English people today pronounce schedule with a soft ch sound. Program has had its accent shifted from the last to the first syllable. Many words have two regularly heard pronunciations—neither, advertisement, Elizabethan, rations, oblique, route, quinine, etc. Fashions come and go in pronunciation as in all other human interests. Some sounds stamp themselves as carelessnesses or perversions at once and are never admitted into educated, cultured speech.
"The pronunciation of a word is no fixed and unchangeable thing. "
Others thrive and have their day, only to fade before some more widely accepted pronunciation. The first rule in pronunciation is to consult a good dictionary. This will help in most cases but not in all, for a dictionary merely records all accepted sounds; only partly can it point out the better of disputed sounds by placing it first. Secondly, speech is a living, growing, changing thing. Dictionaries drop behind the times surprisingly rapidly.

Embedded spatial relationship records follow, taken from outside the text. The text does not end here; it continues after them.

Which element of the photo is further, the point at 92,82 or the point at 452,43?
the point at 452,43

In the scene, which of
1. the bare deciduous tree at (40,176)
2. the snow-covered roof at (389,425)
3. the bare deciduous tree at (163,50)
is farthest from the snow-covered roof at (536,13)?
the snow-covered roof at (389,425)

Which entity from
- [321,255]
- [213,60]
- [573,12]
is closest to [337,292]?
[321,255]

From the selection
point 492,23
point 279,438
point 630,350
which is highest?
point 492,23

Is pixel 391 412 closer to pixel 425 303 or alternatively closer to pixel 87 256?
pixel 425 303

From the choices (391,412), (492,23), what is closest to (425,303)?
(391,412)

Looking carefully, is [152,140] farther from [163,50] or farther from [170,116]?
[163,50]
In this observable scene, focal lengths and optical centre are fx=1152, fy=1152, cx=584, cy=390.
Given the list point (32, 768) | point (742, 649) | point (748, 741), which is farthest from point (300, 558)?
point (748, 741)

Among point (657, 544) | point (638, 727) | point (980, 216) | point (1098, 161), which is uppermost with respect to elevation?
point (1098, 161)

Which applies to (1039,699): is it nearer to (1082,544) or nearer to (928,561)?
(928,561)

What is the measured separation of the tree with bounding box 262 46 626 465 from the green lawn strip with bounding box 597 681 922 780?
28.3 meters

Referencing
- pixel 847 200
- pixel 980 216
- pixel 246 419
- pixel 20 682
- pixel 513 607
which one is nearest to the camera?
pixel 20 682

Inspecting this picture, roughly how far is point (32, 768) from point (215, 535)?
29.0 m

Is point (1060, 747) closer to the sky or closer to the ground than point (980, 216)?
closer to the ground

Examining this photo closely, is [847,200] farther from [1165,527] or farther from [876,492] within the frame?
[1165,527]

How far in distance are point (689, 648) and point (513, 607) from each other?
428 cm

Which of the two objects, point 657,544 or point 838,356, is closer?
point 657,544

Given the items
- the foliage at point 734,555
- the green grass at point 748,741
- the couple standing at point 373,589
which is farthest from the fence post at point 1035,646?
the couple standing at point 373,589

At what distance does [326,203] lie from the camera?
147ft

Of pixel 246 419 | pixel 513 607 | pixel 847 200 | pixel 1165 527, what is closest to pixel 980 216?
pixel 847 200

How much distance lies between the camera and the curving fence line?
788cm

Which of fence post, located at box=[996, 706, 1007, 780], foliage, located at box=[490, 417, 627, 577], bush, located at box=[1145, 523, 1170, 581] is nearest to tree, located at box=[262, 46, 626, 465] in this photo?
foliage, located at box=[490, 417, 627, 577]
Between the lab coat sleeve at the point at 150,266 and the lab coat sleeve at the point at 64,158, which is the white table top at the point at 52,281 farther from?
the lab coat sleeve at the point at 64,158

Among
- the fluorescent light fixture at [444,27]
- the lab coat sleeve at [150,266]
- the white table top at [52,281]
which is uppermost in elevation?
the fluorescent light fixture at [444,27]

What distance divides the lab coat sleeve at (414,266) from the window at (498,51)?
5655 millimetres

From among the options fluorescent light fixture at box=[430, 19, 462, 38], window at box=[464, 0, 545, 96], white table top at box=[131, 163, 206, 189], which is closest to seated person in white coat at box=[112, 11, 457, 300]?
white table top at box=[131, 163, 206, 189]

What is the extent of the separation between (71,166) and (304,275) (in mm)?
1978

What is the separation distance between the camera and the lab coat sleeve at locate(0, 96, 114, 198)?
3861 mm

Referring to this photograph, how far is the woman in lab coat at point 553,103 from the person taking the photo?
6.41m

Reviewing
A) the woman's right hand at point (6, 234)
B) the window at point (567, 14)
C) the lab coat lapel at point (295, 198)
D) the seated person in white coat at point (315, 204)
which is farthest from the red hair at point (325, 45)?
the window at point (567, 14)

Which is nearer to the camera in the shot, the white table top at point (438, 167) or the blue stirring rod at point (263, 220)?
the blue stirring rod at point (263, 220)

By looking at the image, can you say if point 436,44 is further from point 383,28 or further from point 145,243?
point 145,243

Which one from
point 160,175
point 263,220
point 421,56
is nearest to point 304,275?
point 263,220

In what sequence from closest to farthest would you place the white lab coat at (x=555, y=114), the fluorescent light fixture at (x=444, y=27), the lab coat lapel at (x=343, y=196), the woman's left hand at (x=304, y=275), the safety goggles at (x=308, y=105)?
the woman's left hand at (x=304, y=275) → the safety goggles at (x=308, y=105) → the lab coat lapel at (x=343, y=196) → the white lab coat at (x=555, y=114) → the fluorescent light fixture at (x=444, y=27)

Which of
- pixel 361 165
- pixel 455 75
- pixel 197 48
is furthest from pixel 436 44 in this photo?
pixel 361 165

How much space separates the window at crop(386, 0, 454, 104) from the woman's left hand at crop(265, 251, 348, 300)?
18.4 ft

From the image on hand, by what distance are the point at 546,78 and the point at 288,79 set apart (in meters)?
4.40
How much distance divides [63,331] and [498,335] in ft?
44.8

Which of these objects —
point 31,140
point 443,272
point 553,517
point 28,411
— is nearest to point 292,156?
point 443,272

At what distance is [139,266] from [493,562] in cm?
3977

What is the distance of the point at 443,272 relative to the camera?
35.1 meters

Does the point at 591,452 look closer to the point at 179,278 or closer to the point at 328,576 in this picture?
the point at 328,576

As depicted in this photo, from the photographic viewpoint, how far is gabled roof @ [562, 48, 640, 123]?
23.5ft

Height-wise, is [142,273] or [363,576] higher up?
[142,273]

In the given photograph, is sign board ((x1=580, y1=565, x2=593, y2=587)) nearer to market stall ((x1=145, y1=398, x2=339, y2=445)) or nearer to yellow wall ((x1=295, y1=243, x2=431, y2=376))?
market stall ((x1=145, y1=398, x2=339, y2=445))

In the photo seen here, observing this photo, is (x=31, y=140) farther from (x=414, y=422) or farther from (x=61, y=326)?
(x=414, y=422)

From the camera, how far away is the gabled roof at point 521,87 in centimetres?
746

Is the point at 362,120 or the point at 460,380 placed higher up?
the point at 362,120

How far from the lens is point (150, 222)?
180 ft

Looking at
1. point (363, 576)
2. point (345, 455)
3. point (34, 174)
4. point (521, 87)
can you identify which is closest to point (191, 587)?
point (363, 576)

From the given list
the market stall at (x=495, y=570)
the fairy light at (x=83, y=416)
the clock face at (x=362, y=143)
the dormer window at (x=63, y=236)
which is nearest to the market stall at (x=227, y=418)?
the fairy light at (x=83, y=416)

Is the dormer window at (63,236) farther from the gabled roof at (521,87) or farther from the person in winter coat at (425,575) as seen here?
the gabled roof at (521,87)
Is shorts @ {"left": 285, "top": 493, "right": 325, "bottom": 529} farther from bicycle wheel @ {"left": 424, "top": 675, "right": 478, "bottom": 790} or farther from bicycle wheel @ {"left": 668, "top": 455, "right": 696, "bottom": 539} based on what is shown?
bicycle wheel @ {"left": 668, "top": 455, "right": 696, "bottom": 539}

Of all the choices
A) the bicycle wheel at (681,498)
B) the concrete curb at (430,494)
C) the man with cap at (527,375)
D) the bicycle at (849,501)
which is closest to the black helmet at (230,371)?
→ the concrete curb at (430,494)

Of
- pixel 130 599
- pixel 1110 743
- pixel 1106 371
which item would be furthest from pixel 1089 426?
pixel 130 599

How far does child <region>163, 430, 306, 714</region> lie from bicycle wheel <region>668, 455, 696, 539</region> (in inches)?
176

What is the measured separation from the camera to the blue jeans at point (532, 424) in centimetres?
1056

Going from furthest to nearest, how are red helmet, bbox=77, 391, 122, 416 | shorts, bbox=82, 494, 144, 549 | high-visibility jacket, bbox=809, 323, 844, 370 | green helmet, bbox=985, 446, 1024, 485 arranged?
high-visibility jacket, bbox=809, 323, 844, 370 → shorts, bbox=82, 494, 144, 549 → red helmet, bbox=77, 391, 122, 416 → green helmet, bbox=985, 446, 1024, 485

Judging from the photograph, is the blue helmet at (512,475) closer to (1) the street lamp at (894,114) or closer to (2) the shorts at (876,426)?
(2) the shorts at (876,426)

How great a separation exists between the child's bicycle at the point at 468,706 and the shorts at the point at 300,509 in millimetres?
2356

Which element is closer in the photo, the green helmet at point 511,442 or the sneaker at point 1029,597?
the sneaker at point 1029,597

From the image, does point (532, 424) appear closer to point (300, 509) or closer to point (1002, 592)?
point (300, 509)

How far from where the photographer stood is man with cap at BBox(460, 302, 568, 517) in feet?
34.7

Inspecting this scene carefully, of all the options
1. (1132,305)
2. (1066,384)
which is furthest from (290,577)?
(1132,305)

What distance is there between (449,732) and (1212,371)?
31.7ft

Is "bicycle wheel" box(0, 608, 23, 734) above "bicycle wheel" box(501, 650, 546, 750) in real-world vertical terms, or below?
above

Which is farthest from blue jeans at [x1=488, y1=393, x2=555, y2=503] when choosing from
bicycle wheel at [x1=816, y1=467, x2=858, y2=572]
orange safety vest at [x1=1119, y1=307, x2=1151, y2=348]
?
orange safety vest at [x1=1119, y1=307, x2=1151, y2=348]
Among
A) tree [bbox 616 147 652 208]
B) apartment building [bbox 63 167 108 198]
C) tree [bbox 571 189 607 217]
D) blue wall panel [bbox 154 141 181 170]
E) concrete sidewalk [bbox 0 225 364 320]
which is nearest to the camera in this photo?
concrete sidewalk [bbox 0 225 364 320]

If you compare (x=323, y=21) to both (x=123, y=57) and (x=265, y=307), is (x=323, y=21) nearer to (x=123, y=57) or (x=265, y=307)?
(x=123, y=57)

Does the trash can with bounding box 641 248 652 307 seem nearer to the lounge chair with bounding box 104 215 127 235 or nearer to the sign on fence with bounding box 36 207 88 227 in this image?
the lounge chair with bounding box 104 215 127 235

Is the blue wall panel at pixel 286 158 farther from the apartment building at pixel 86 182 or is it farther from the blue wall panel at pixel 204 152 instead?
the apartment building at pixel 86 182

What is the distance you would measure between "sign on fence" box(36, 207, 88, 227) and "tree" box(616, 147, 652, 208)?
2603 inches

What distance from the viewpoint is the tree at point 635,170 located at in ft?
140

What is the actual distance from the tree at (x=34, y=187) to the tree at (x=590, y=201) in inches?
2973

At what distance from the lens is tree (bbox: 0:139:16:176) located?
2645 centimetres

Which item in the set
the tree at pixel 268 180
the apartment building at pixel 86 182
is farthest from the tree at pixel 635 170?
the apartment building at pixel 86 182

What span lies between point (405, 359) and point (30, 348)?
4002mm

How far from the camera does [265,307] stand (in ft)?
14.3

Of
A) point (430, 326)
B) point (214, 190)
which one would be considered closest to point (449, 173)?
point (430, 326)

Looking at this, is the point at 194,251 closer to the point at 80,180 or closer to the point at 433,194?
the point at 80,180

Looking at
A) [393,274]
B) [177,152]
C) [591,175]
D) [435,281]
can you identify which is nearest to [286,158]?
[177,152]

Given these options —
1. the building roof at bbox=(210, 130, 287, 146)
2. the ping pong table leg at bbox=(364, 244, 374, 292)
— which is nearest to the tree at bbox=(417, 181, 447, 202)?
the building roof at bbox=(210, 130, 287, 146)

The regularly accepted sound may have come into general use after the dictionary was printed. New activities, unusual phases of life may throw into general conversation thousands of unused, unheard words. This was true of the recent Great War, when with little or no preparation thousands of military, industrial, naval, and aeronautical terms came into daily use. Discussions still flutter mildly around cantonment and rations, and a score of others.
Next to authoritative books, the best models are to be secured from the speech of authorities in each branch to which the term specifically belongs. Thus the military leaders have made the pronunciation of oblique with the long i the correct one for all military usages. The accepted sound of cantonments was fixed by the men who built and controlled them. As it is not always possible for the ordinary person to hear such authorities deliver such terms in discourse one can merely say that a familiarity with correct pronunciation can be secured only like liberty—at the price of eternal vigilance.
Constant consultation of the dictionary and other books of recognized reference value, close observance of the speech of others, scrutiny of one's own pronunciation, mental criticism of others' slips, and determination to correct one's own errors, are the various methods of attaining certainty of correct delivery of word sounds.